Example #3 – Edit Master File
In automount, we need to configure the auto master file. The same file helps to identify the automount information.
“/automount /etc/auto.autofs --timeout=40”
We edit to add the information in the master file i.e. /automount, mount directory on the “/” path, “/etc/auto.autofs” mount file, and “–timeout=40”, ideal timeout value.
Example #4 – Edit Mount File
In Linux, while working with the automount we need to configure the mount file information.
datashare -fstype=nfs 192.168.56.60:/datashare
As per the above command, we are adding the mount information i.e. “datashare” share directory name, “-fstype=nfs” file system type, and “192.168.56.60:/datashare” share location path.
Example #5 – Start the Autofs Service
Once the complete configure will complete. We need to start the autofs service and check whether the file system is available in the automount environment or not.
systemctl start autofs
We are starting the autofs service and printing the list of automount file system.

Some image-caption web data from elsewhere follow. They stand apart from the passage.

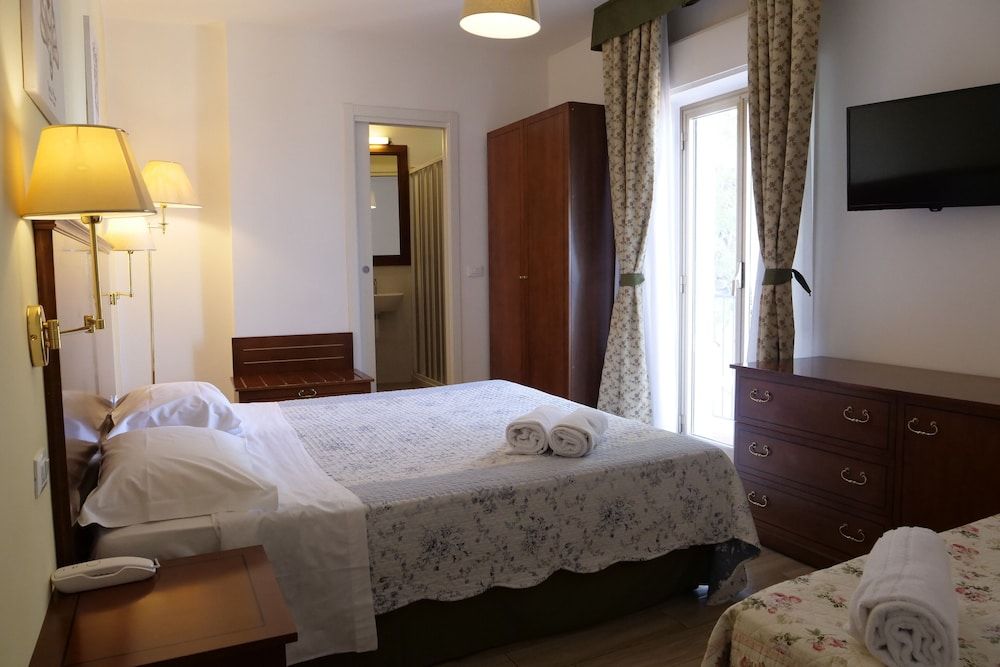 Hotel Elios Tripla Standard Vista Mare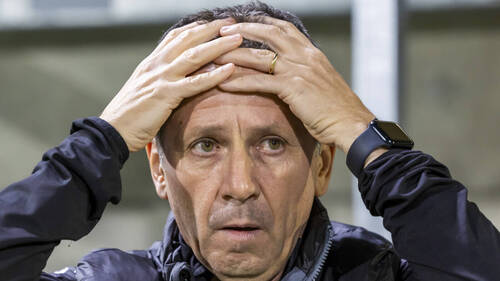 Challenge League: Yverdon se sépare de son entraîneur Adrian Ursea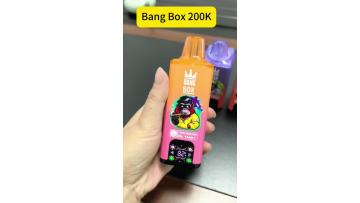 Bang Box 200k Puff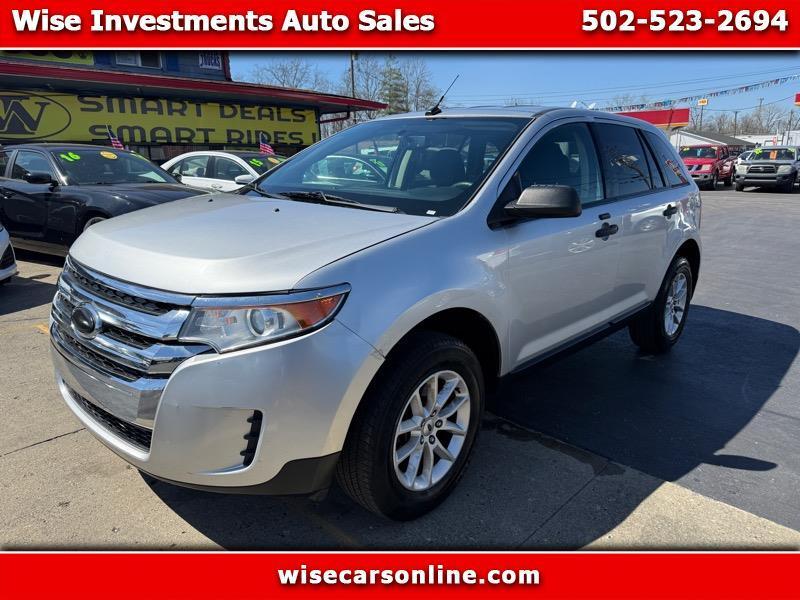 2013 Ford Edge SE FWD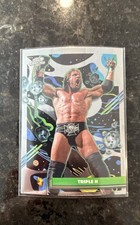 2026 Topps Cosmic Chrome WWE - Triple H #75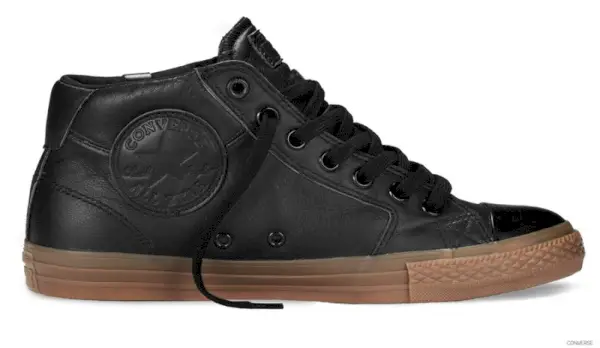 Wiz Khalifa Converse Chuck Taylor All Star ILL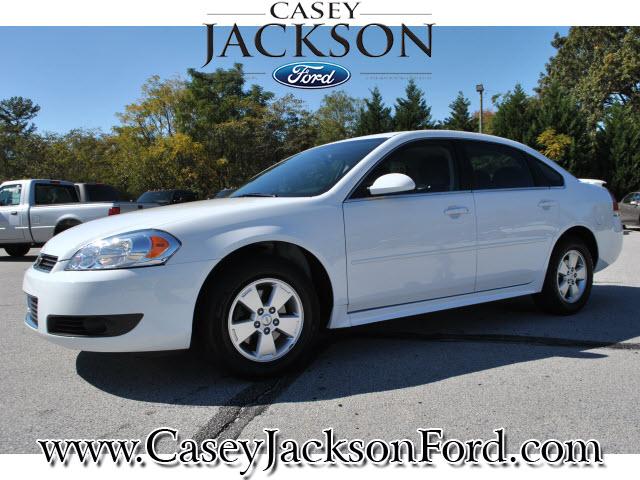 Photo of 2011 Chevrolet Impala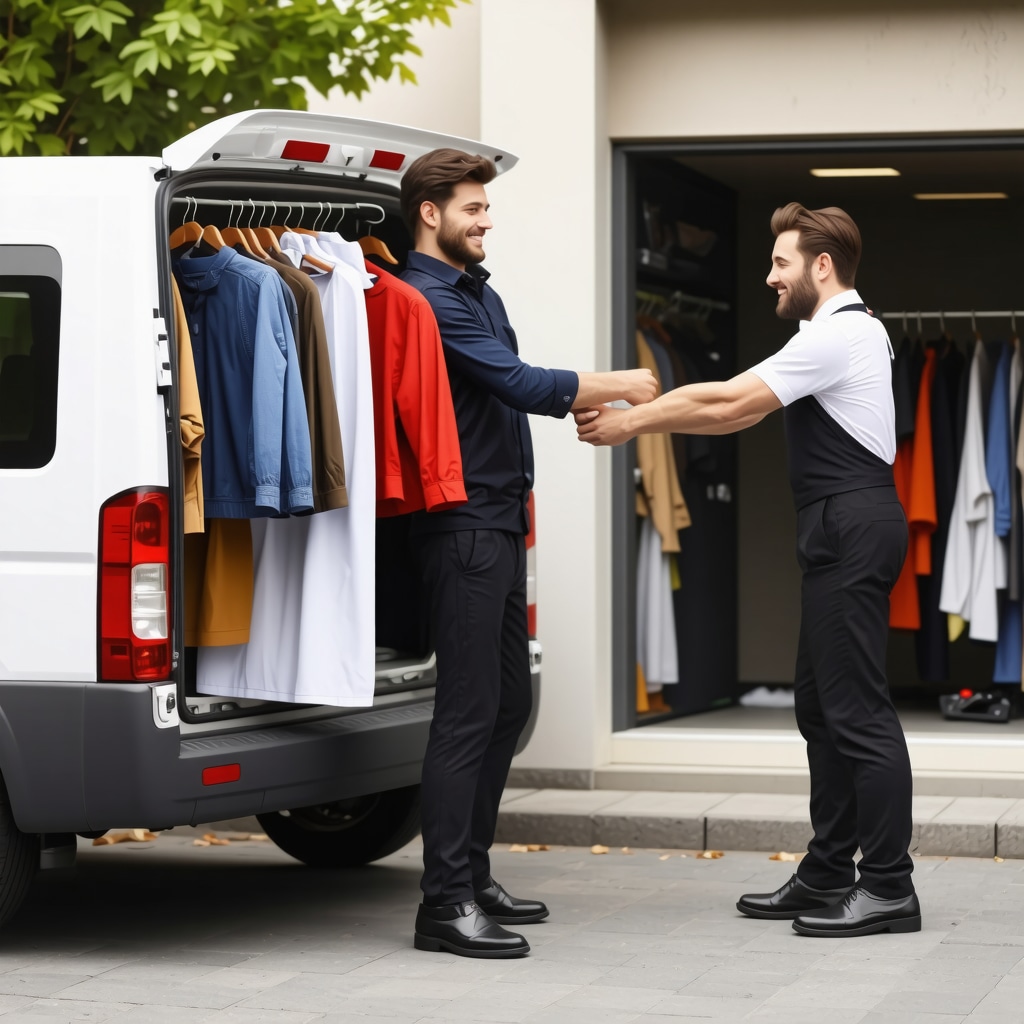 Dry Cleaning Pickup & Delivery Trinity: Ultimate Convenience Guide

Example #6 – Check the Share Data
In the Linux Automount, once the file systems will automount then we are able to check the data in the shared location.
cd /automount/datashare/; ls
As per the above command, we are checking the share data.
We have seen the uncut concept of “Linux Automount” with the proper example, explanation, and command with different outputs. As per the requirement, we can configure the automount file system. There is no need to automount and unmounts. It will reduce the system overhead.